# [What is being asked]
Every entry needs to be reproduced exactly.

'''

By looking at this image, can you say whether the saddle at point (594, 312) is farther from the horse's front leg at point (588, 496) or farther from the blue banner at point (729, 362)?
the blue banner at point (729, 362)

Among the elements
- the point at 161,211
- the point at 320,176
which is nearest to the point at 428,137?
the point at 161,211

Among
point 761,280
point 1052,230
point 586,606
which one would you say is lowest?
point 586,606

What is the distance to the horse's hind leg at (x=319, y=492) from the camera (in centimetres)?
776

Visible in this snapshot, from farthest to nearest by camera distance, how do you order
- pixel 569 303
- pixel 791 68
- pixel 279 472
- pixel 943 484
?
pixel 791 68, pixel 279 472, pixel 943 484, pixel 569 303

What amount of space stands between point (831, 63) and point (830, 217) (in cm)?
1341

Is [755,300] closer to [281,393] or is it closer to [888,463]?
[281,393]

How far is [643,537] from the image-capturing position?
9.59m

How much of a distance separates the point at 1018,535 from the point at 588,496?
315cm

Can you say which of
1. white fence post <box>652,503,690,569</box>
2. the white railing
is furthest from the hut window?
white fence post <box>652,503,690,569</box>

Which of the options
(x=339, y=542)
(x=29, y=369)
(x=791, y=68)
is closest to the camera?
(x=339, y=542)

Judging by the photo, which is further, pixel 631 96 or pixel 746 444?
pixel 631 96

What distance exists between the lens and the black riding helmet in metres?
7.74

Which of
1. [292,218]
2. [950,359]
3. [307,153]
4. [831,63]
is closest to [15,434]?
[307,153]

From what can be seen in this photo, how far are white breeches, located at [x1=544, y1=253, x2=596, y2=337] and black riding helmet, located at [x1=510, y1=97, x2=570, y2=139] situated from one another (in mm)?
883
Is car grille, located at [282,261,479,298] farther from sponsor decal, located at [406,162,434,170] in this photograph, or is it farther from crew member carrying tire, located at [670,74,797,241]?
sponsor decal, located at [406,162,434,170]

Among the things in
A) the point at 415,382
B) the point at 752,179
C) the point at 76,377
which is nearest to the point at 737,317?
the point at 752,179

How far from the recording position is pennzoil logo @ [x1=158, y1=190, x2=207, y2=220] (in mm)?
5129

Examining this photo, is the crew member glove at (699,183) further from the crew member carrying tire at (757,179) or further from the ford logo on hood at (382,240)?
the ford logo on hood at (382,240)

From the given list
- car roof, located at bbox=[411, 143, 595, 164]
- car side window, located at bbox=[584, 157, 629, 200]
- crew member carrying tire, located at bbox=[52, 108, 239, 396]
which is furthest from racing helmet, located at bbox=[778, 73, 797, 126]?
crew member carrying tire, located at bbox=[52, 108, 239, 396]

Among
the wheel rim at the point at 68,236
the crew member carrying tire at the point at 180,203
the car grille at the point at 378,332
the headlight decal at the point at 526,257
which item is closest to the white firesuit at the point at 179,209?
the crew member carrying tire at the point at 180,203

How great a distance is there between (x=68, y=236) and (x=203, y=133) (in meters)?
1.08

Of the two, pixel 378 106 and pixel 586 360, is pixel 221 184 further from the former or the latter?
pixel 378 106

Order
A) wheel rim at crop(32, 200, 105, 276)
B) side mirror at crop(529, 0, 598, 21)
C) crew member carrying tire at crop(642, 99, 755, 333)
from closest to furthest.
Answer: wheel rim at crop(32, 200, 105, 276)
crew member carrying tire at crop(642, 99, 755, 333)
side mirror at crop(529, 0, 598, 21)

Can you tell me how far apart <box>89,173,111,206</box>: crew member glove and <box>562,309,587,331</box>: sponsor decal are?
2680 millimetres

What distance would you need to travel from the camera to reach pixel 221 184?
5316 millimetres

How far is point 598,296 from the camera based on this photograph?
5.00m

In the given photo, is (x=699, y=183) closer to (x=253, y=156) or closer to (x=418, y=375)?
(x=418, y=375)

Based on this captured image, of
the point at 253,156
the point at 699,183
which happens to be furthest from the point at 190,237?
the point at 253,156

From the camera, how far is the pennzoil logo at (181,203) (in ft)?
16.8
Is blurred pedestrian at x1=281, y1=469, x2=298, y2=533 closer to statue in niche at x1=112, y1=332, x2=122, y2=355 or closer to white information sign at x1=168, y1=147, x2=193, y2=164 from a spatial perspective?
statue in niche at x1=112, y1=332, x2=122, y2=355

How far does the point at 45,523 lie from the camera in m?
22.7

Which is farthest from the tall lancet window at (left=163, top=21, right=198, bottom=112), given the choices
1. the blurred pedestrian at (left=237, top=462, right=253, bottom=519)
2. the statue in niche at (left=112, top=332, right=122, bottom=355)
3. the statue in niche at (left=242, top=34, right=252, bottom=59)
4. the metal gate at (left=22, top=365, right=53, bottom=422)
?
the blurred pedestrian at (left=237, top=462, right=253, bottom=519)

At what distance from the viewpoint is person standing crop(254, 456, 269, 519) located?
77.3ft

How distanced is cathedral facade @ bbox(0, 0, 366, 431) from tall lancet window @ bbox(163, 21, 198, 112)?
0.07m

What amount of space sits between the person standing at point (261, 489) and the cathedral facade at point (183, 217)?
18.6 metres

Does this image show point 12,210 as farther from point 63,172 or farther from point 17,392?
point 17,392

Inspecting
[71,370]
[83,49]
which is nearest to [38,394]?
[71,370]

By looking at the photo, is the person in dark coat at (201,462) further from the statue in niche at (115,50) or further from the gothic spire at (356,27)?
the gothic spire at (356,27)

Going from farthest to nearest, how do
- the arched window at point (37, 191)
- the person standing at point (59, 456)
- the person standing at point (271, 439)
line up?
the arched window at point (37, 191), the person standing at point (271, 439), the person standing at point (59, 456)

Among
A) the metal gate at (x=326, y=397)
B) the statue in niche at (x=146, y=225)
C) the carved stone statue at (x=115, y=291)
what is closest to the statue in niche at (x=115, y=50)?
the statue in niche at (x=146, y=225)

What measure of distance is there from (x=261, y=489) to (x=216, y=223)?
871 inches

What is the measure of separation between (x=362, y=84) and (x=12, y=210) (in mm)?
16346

'''

# [Solved exercise]
By looking at this image, can you say whether the saddle at point (594, 312) is farther from the horse's front leg at point (588, 496) or farther from the blue banner at point (729, 362)?
the blue banner at point (729, 362)

Among the elements
- the point at 161,211
- the point at 320,176
which is nearest to the point at 428,137?
the point at 161,211

Among
point 761,280
point 1052,230
point 586,606
which one would you say is lowest?
point 586,606

What is the distance to the horse's hind leg at (x=319, y=492) from the camera (in centimetres)?
776

Visible in this snapshot, from farthest to nearest by camera distance, how do you order
- pixel 569 303
- pixel 791 68
- pixel 279 472
- pixel 943 484
?
pixel 791 68, pixel 279 472, pixel 943 484, pixel 569 303

What amount of space stands between point (831, 63) and point (830, 217) (in cm)?
1341

Is [755,300] closer to [281,393] or is it closer to [888,463]?
[281,393]

How far is [643,537] from the image-capturing position?
9.59m

How much of a distance separates the point at 1018,535 from the point at 588,496?
315cm

Can you say which of
1. white fence post <box>652,503,690,569</box>
2. the white railing
is furthest from the hut window?
white fence post <box>652,503,690,569</box>

Which of the options
(x=339, y=542)
(x=29, y=369)
(x=791, y=68)
is closest to the camera?
(x=339, y=542)

Judging by the photo, which is further, pixel 631 96 or pixel 746 444?
pixel 631 96

What distance exists between the lens and the black riding helmet in metres?
7.74

Which of
1. [292,218]
2. [950,359]
3. [307,153]
4. [831,63]
is closest to [15,434]?
[307,153]

From what can be seen in this photo, how far are white breeches, located at [x1=544, y1=253, x2=596, y2=337] and black riding helmet, located at [x1=510, y1=97, x2=570, y2=139] situated from one another (in mm)?
883
Is car grille, located at [282,261,479,298] farther from sponsor decal, located at [406,162,434,170] in this photograph, or is it farther from crew member carrying tire, located at [670,74,797,241]?
sponsor decal, located at [406,162,434,170]

Among the things in
A) the point at 415,382
B) the point at 752,179
C) the point at 76,377
which is nearest to the point at 737,317?
the point at 752,179

How far from the recording position is pennzoil logo @ [x1=158, y1=190, x2=207, y2=220] (in mm)?
5129

Examining this photo, is the crew member glove at (699,183) further from the crew member carrying tire at (757,179) or further from the ford logo on hood at (382,240)?
the ford logo on hood at (382,240)

From the given list
- car roof, located at bbox=[411, 143, 595, 164]
- car side window, located at bbox=[584, 157, 629, 200]
- crew member carrying tire, located at bbox=[52, 108, 239, 396]
which is furthest from racing helmet, located at bbox=[778, 73, 797, 126]?
crew member carrying tire, located at bbox=[52, 108, 239, 396]

Among
the wheel rim at the point at 68,236
the crew member carrying tire at the point at 180,203
the car grille at the point at 378,332
the headlight decal at the point at 526,257
which item is closest to the white firesuit at the point at 179,209?
the crew member carrying tire at the point at 180,203

How great a distance is there between (x=68, y=236) and (x=203, y=133) (in meters)?
1.08

Of the two, pixel 378 106 and pixel 586 360, is pixel 221 184 further from the former or the latter?
pixel 378 106

Order
A) wheel rim at crop(32, 200, 105, 276)
B) side mirror at crop(529, 0, 598, 21)
C) crew member carrying tire at crop(642, 99, 755, 333)
from closest to furthest.
Answer: wheel rim at crop(32, 200, 105, 276)
crew member carrying tire at crop(642, 99, 755, 333)
side mirror at crop(529, 0, 598, 21)

Can you tell me how far apart <box>89,173,111,206</box>: crew member glove and <box>562,309,587,331</box>: sponsor decal are?
2680 millimetres

What distance would you need to travel from the camera to reach pixel 221 184?
5316 millimetres

How far is point 598,296 from the camera based on this photograph?
5.00m

In the given photo, is (x=699, y=183) closer to (x=253, y=156) or closer to (x=418, y=375)?
(x=418, y=375)

Based on this captured image, of
the point at 253,156
the point at 699,183
which happens to be furthest from the point at 190,237?
the point at 253,156

From the camera, how far is the pennzoil logo at (181,203) (in ft)?
16.8
Is blurred pedestrian at x1=281, y1=469, x2=298, y2=533 closer to statue in niche at x1=112, y1=332, x2=122, y2=355 or closer to white information sign at x1=168, y1=147, x2=193, y2=164 from a spatial perspective?
statue in niche at x1=112, y1=332, x2=122, y2=355

How far does the point at 45,523 lie from the camera in m?
22.7

Which is farthest from the tall lancet window at (left=163, top=21, right=198, bottom=112), given the choices
1. the blurred pedestrian at (left=237, top=462, right=253, bottom=519)
2. the statue in niche at (left=112, top=332, right=122, bottom=355)
3. the statue in niche at (left=242, top=34, right=252, bottom=59)
4. the metal gate at (left=22, top=365, right=53, bottom=422)
?
the blurred pedestrian at (left=237, top=462, right=253, bottom=519)

At what distance from the viewpoint is person standing crop(254, 456, 269, 519) located?
77.3ft

How distanced is cathedral facade @ bbox(0, 0, 366, 431) from tall lancet window @ bbox(163, 21, 198, 112)?
0.07m

What amount of space sits between the person standing at point (261, 489) and the cathedral facade at point (183, 217)?
18.6 metres

Does this image show point 12,210 as farther from point 63,172 or farther from point 17,392?
point 17,392

Inspecting
[71,370]
[83,49]
which is nearest to [38,394]?
[71,370]

By looking at the photo, is the person in dark coat at (201,462) further from the statue in niche at (115,50) or further from the gothic spire at (356,27)?
the gothic spire at (356,27)

Going from farthest to nearest, how do
- the arched window at point (37, 191)
- the person standing at point (59, 456)
- the person standing at point (271, 439)
line up?
the arched window at point (37, 191), the person standing at point (271, 439), the person standing at point (59, 456)

Among
A) the metal gate at (x=326, y=397)
B) the statue in niche at (x=146, y=225)
C) the carved stone statue at (x=115, y=291)
what is closest to the statue in niche at (x=115, y=50)?
the statue in niche at (x=146, y=225)

What measure of distance is there from (x=261, y=489) to (x=216, y=223)?
871 inches

What is the measure of separation between (x=362, y=84) and (x=12, y=210) (in mm)?
16346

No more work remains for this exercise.